[Short descriptive text snippets]
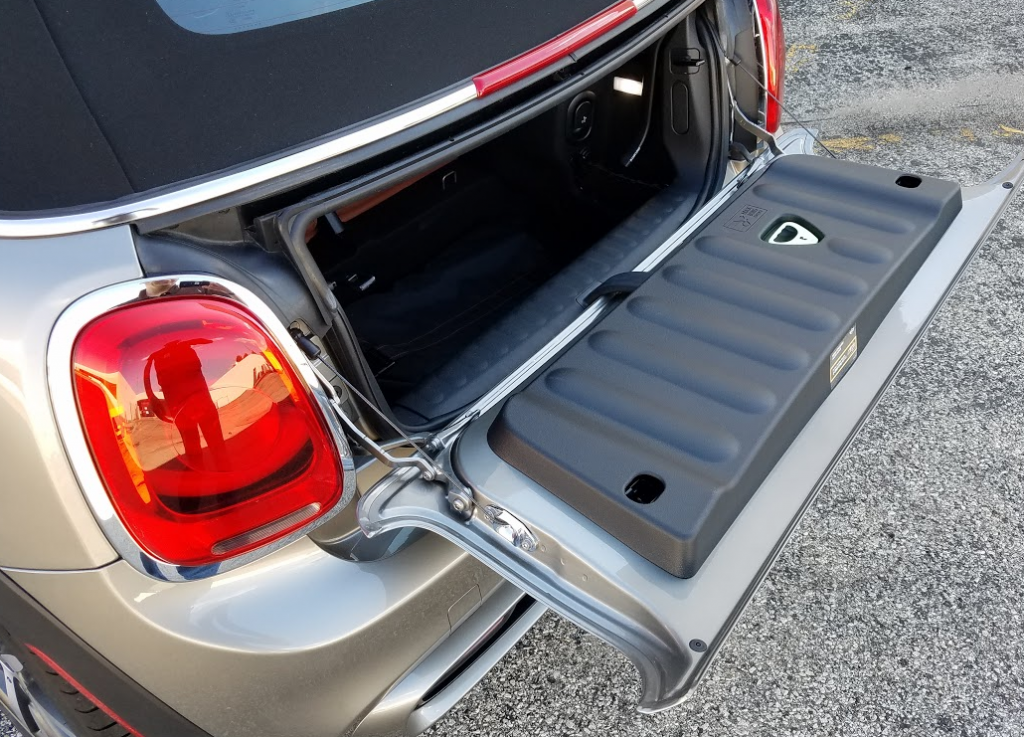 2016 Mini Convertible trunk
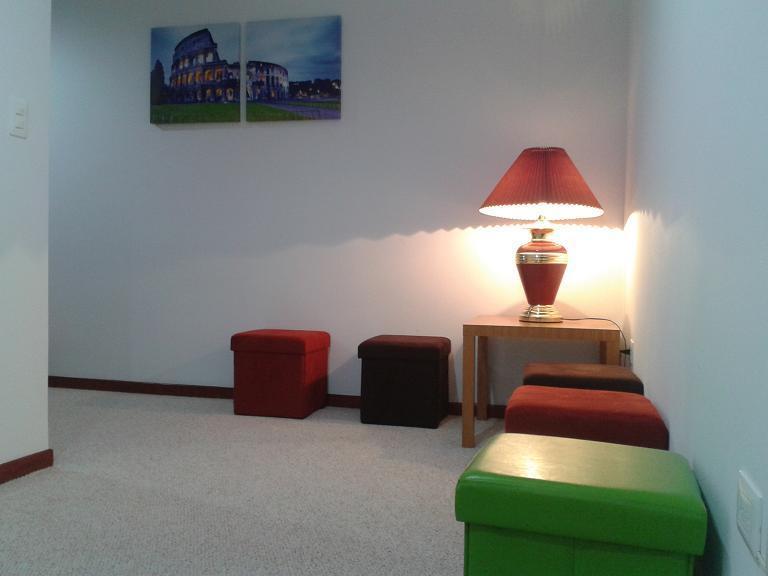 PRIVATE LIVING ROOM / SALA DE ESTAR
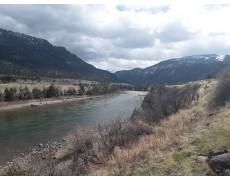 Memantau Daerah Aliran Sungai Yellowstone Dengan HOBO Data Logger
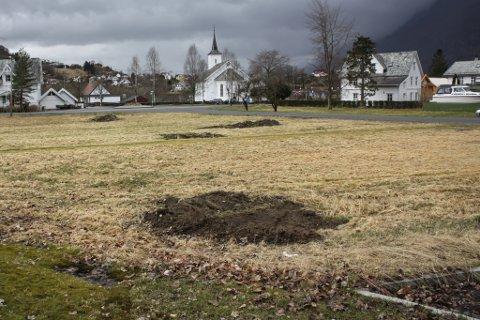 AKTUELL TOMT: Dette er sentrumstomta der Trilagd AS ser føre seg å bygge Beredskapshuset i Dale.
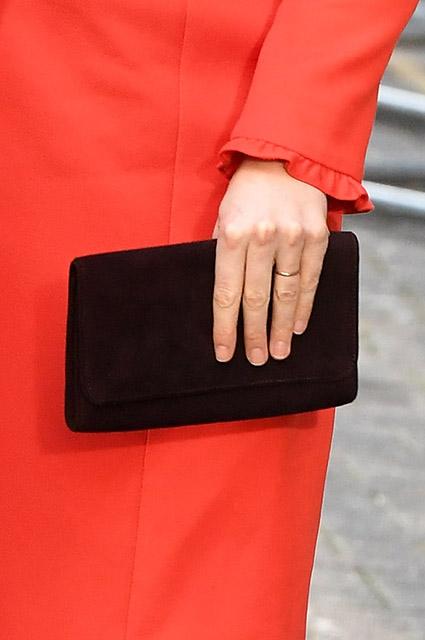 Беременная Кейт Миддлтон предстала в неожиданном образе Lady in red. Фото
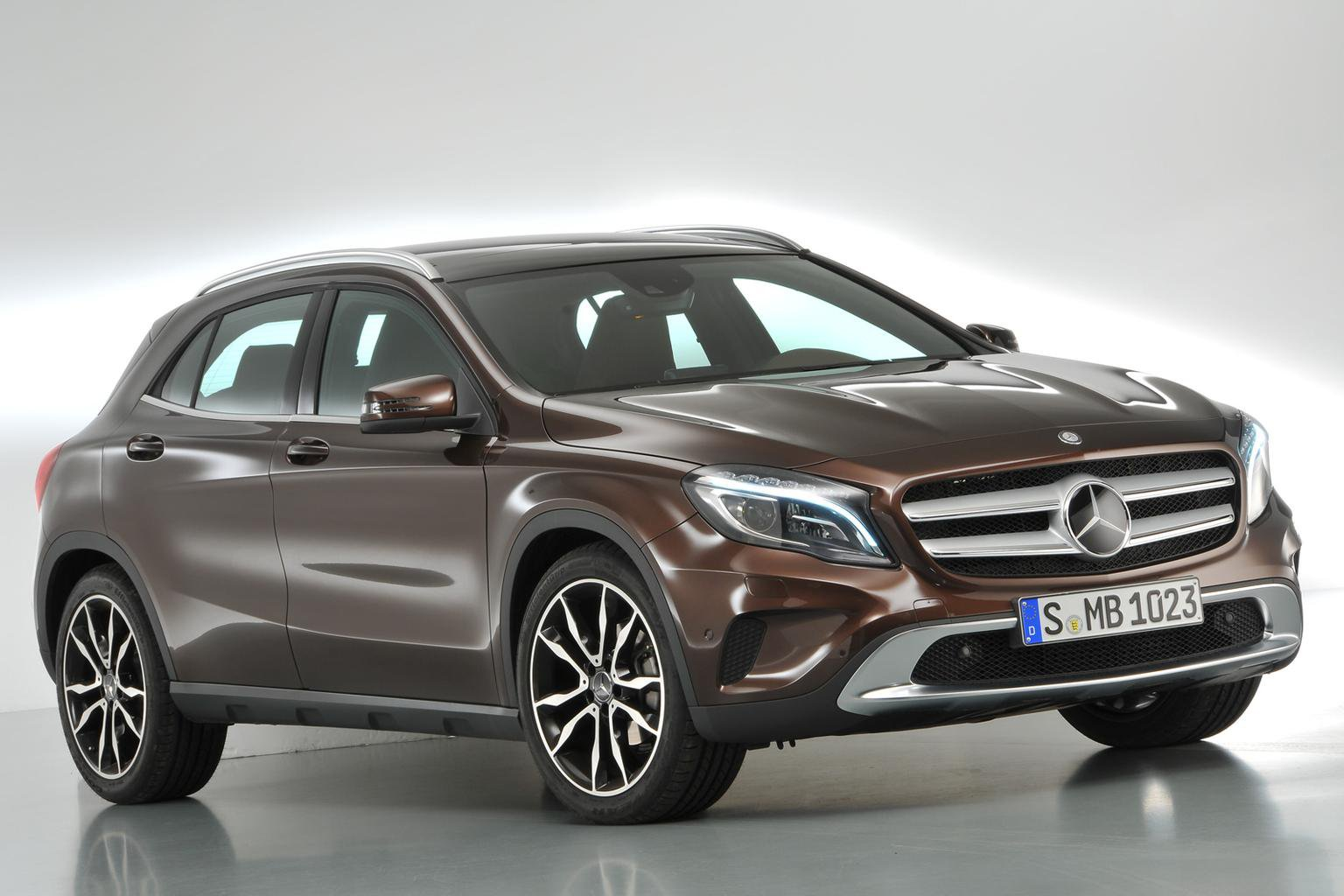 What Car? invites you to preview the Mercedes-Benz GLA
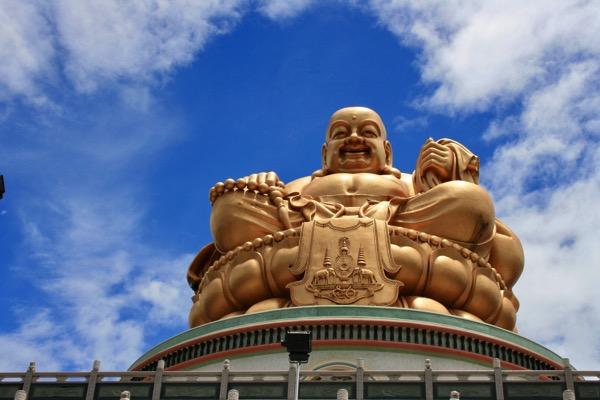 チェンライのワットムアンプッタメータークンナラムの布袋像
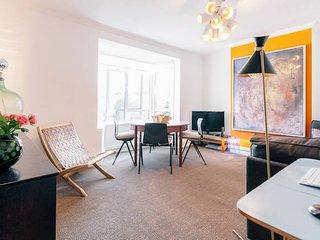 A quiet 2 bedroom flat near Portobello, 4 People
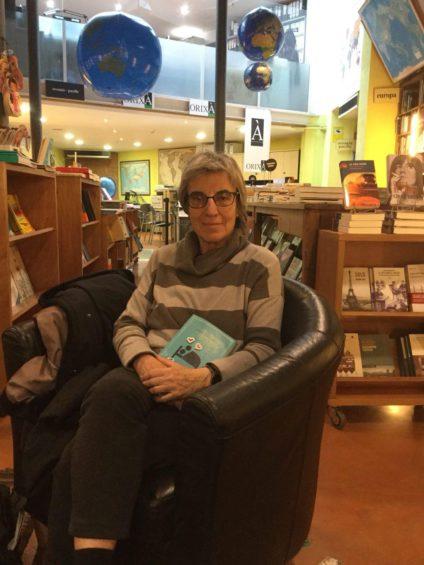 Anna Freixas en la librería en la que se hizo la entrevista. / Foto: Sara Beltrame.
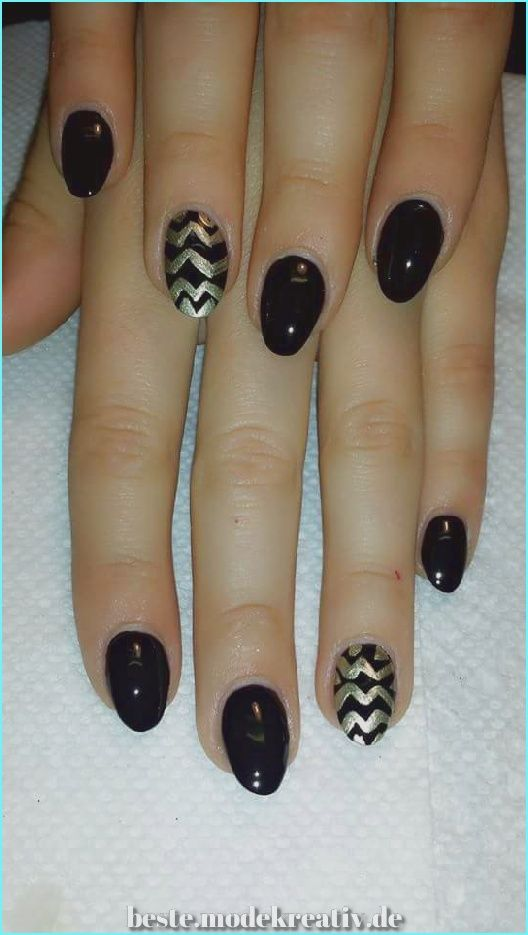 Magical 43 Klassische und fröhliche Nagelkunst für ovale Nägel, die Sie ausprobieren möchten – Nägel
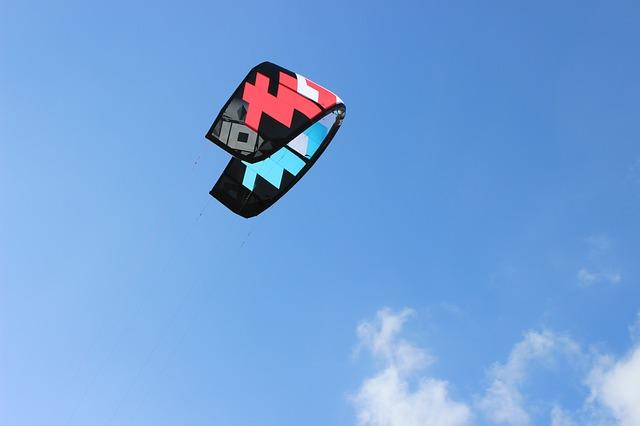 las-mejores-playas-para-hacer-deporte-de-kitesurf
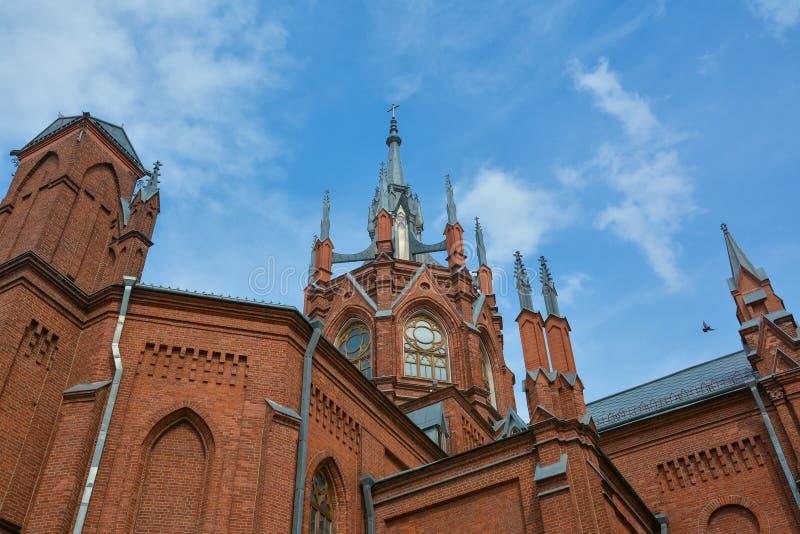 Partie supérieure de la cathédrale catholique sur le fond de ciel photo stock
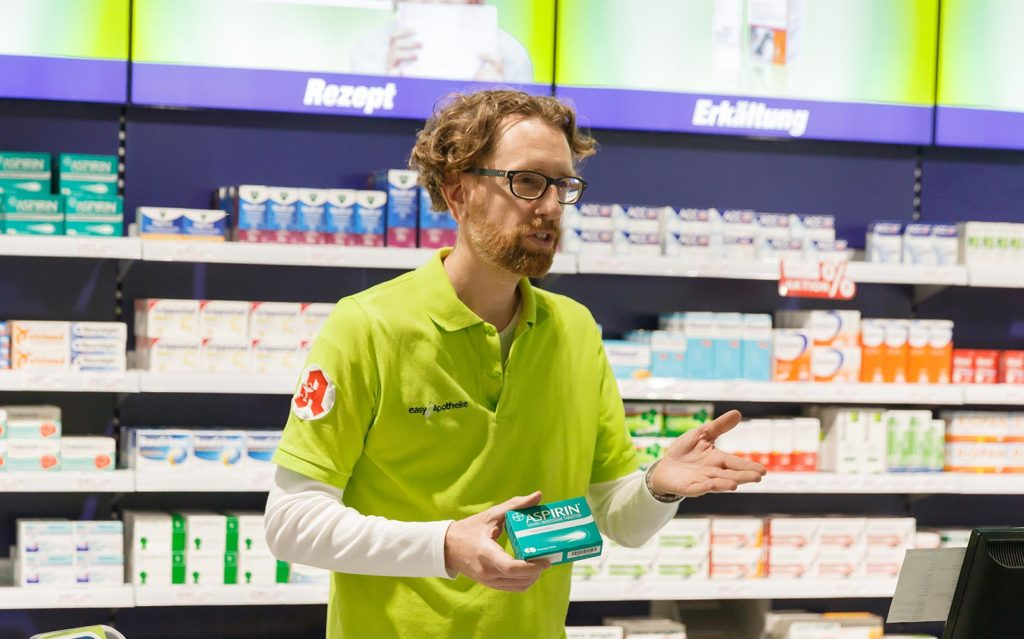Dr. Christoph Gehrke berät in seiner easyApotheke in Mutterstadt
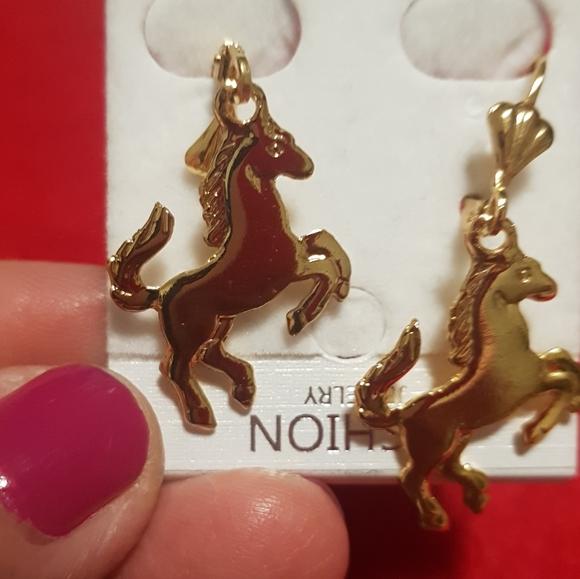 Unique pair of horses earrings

(Your goal): Nothing but the lines from the line containing "チェンライのワットムアンプッタメータークンナラムの布袋像" through the last line of the records above is to be extracted, exactly and with no pictures.

(Answer):
 チェンライのワットムアンプッタメータークンナラムの布袋像
 A quiet 2 bedroom flat near Portobello, 4 People
 Anna Freixas en la librería en la que se hizo la entrevista. / Foto: Sara Beltrame.
 Magical 43 Klassische und fröhliche Nagelkunst für ovale Nägel, die Sie ausprobieren möchten – Nägel
 las-mejores-playas-para-hacer-deporte-de-kitesurf
 Partie supérieure de la cathédrale catholique sur le fond de ciel photo stock
Dr. Christoph Gehrke berät in seiner easyApotheke in Mutterstadt
 Unique pair of horses earrings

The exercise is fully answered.